Figure 2 a 6 shows an example of a plot that is more complicated than necessary. In addition to showing the points, density curves (lines) are also shown for each of the axes. Two different x‐axis scales are shown on the top and bottom of the plot, and two different y‐axis scales are shown on the left and right sides. These “double axis scales” make it difficult to determine which axis labels to look at for the points and which to look at for the lines. The plot is also divided into nine different areas, with the total population of each area shown in the inset matrix. The various shades of pink are also distracting, especially because it is not clear whether the shading is arbitrary or corresponds to a variable, such as population density.

Figure 2.

Figure 2

(a) Example of an overly complicated plot. Scatter plot of population distance to water and water availability per person. Analysis scale is the food producing units (FPU) level. Total population in the matrix's nine areas is presented in the top right corner of the plot, and the percentage of the world's total population is in brackets. The lines represent population distributions for the distance to water (lower x‐axis, right y‐axis) and for water availability (left y‐axis and upper x‐axis). These lines represent where large concentrations of people are present. Note: The left and lower axes have a logarithmic scale.

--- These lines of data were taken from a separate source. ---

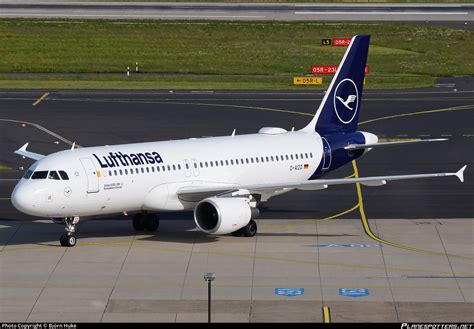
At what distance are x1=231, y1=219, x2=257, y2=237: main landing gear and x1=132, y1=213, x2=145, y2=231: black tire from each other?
14.3 ft

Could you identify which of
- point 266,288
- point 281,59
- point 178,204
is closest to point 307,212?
point 178,204

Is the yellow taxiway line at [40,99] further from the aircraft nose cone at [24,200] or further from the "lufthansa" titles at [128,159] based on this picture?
the aircraft nose cone at [24,200]

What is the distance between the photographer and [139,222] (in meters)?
53.8

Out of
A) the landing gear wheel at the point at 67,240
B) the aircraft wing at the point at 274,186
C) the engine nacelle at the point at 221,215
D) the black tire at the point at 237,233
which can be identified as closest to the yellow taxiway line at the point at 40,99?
the black tire at the point at 237,233

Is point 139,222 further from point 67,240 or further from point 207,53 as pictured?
point 207,53

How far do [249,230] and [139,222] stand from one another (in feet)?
16.9

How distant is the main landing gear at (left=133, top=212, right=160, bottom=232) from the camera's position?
5372 cm

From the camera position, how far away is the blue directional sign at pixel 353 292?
43250mm

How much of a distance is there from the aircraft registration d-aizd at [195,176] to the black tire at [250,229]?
1.8 inches

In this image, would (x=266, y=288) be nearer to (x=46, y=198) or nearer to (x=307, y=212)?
(x=46, y=198)

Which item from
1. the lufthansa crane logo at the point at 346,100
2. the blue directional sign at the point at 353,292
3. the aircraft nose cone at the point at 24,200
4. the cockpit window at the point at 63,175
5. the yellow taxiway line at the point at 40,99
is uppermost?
the lufthansa crane logo at the point at 346,100

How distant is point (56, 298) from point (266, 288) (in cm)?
786

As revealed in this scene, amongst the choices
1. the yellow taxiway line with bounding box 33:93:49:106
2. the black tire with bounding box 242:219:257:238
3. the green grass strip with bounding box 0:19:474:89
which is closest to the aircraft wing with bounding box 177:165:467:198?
the black tire with bounding box 242:219:257:238

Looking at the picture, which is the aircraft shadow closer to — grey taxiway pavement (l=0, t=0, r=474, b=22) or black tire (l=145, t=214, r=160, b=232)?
black tire (l=145, t=214, r=160, b=232)
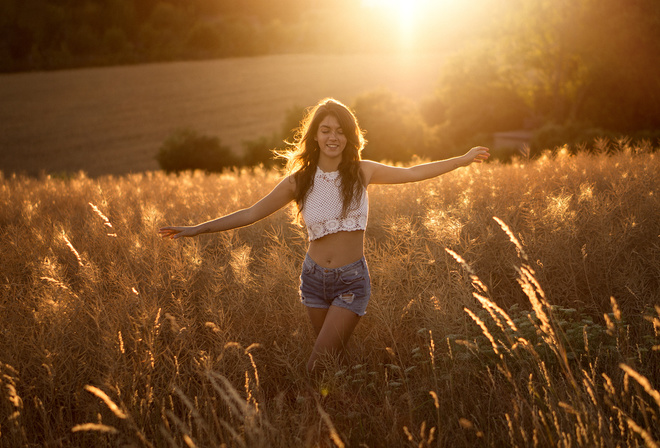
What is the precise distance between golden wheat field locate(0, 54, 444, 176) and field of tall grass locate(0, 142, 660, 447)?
78.8 feet

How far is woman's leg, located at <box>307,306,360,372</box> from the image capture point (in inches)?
112

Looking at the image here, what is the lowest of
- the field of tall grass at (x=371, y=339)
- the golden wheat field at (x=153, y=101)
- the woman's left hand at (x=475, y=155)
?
the field of tall grass at (x=371, y=339)

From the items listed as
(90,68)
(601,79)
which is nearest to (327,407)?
(601,79)

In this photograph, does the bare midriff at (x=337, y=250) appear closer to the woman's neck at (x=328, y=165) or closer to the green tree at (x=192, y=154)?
the woman's neck at (x=328, y=165)

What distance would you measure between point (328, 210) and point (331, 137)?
48 centimetres

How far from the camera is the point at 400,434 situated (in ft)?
7.75

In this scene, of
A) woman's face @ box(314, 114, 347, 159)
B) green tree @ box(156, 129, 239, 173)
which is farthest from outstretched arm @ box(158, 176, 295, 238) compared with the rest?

This figure and legend were reproduced from ref. 6. (b) Example of simplified plot. Scatter plot of population distance to water and water availability per person. This figure was generated using dummy data for illustration purposes.

Suggestions for simplifying Figure 2 a include removing the density curves (lines) on the left side of the plot, the axis scales on the top and right sides of the plot, and the shaded background. The authors should have also considered removing the dividing lines from the main plot and moving the inset plot to its own panel or re‐creating as a table. An example using dummy data is provided in Figure 2 b.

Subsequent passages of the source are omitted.